Hot And Spicy Chicken
Tender chicken pieces cooked in a thick, spice-heavy gravy built on caramelised shallots and coconut oil. This is the kind of Kerala chicken dish that families argue about — whose mother makes it better.
Ingredientsfor 4 servings
- 1 kg Chicken — cut into small cubes
- 4 - Green chilles split into two and then slice to two
- 1 Dsp Cumin seeds (Jeerakam)
- Coriander leaves A few sprigs
- 1 nos Egg
- 1 Dsp Red chilli powder
- Salt, to taste
- 1 Dsp Cumin powder
- Ginger garlic paste - 2 tsp
- Red colour
- 2 tsp Corn flour/maida
- 2 tsp Ginger — chopped
- 2 - Garlic — chopped
- 1 Dsp Pepper powder
- Oil
- 2 sprig Curry leaves
- 1/2 Of Lemon
Preparation
Step 1
Mix together thouroughly the chicken cubes, ginger-garlic paste, pepper powder and salt.
Step 2
Add cornflour and mix it.
Step 3
Add one egg and mix it.
Step 4
The egg makes kind of thin layer on the chicken.
Step 5
Fry in hot oil the chicken in the oil.
Step 6
It should not cook too much, no need to turn to brown.
Step 7
Gather all chicken pieces out of the fry in hot oiling oil and set aside.
Step 8
Heat some oil in a pan.
Step 9
Allow to crackle cumin seeds.
Step 10
Add ginger followed by garlic, chillies, curry leaves (may be a bit of ginger garlic paste as well), pepper powder and bit of salt,. Stir it.
Step 11
Add the colour.
Step 12
Add may be half a cup of water to it.

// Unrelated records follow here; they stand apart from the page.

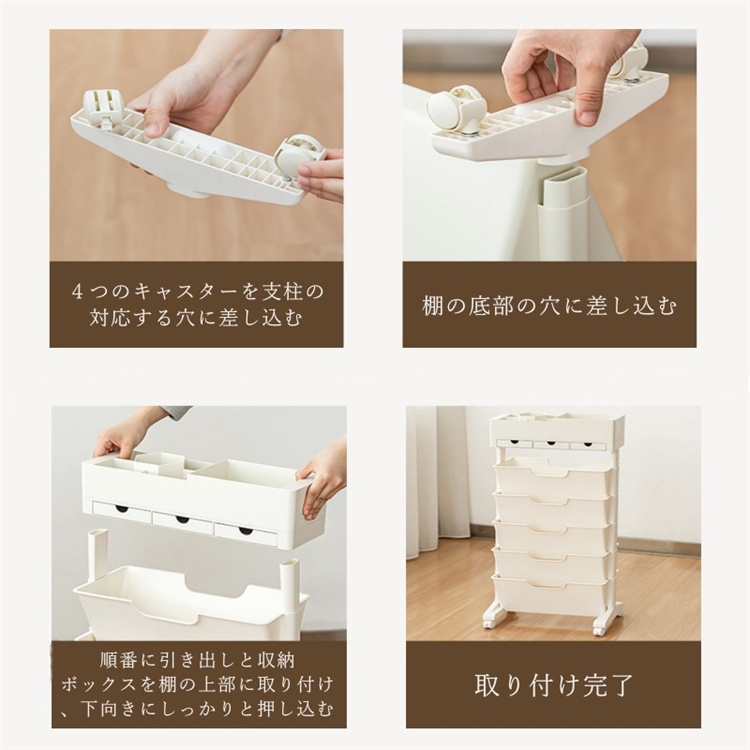 4つのキャスターを支柱の対応する穴に差し込む

棚の底部の穴に差し込む

順番に引き出しと収納ボックスを棚の上部に取り付け、下向きにしっかりと押し込む

取り付け完了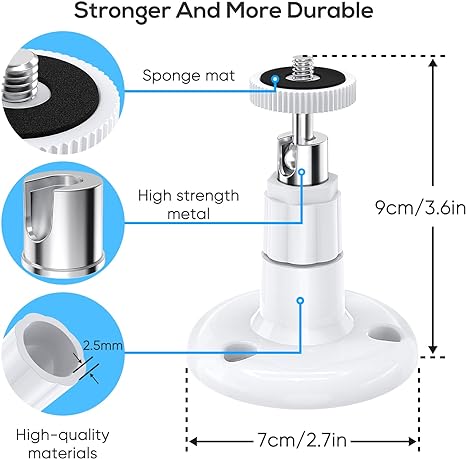 Stronger And More Durable

Sponge mat

High strength metal

9cm/3.6in

2.5mm

High-quality materials

7cm/2.7in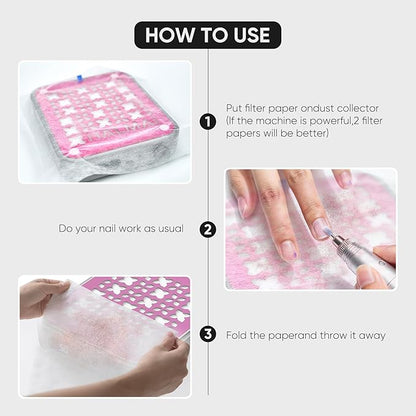 HOW TO USE

1
Put filter paper ondust collector (If the machine is powerful,2 filter papers will be better)

Do your nail work as usual
2

3
Fold the paperand throw it away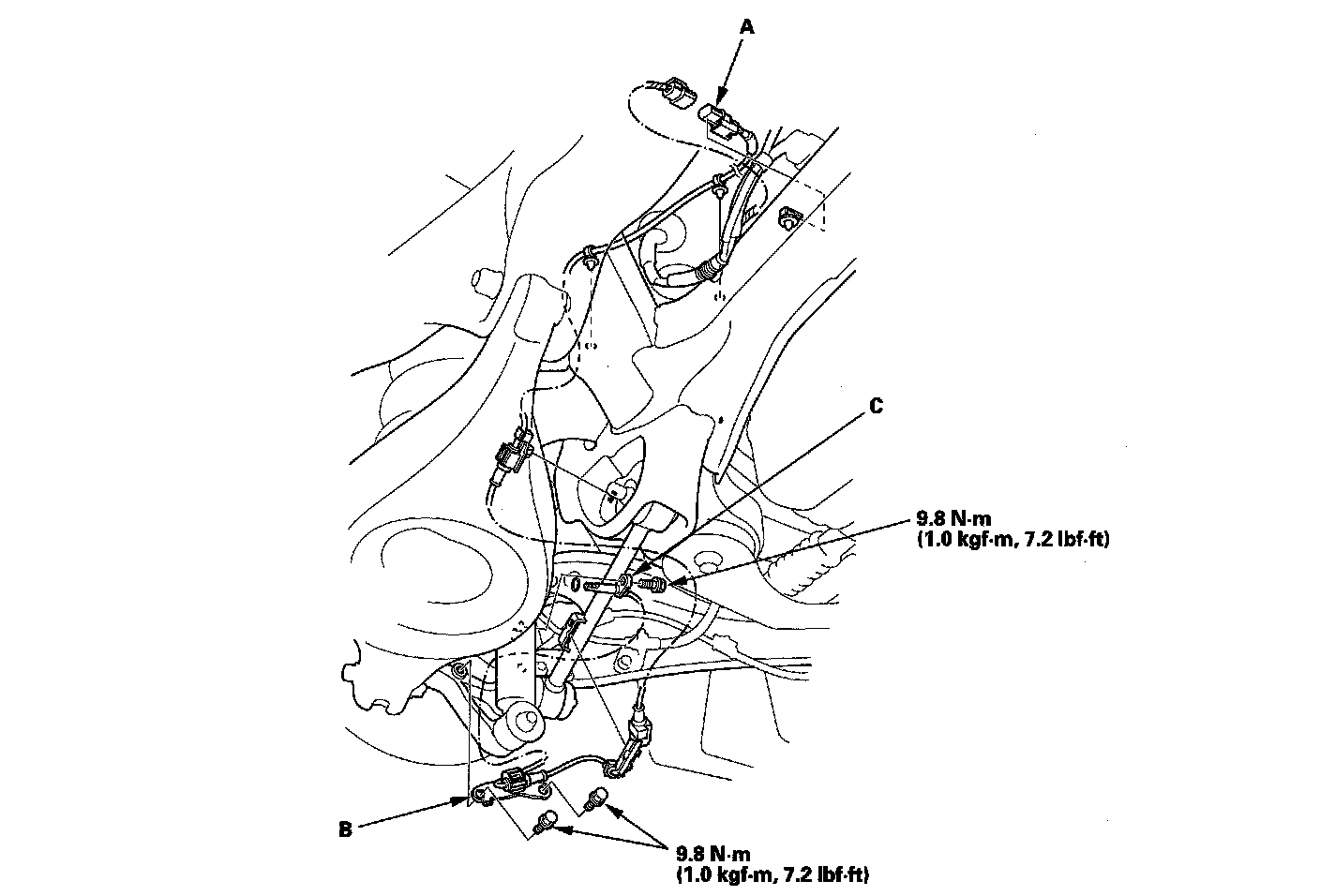 A

C

9.8 N·m
(1.0 kgf·m, 7.2 lbf·ft)

B

9.8 N·m
(1.0 kgf·m, 7.2 lbf·ft)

Mix it thoroughly.
Step 13
Add the chicken pieces to it. Stir it.
Step 14
Don't make it too dry.
Step 15
DONT FORGET TO OPEN THE WINDOWS :).
Step 16
Once it is ready, then transfer the chicken to a plate and add the juice of a half lemon.
Tip
Bone-in chicken gives a richer, more flavourful gravy than boneless. The marrow flavours the curry as it cooks.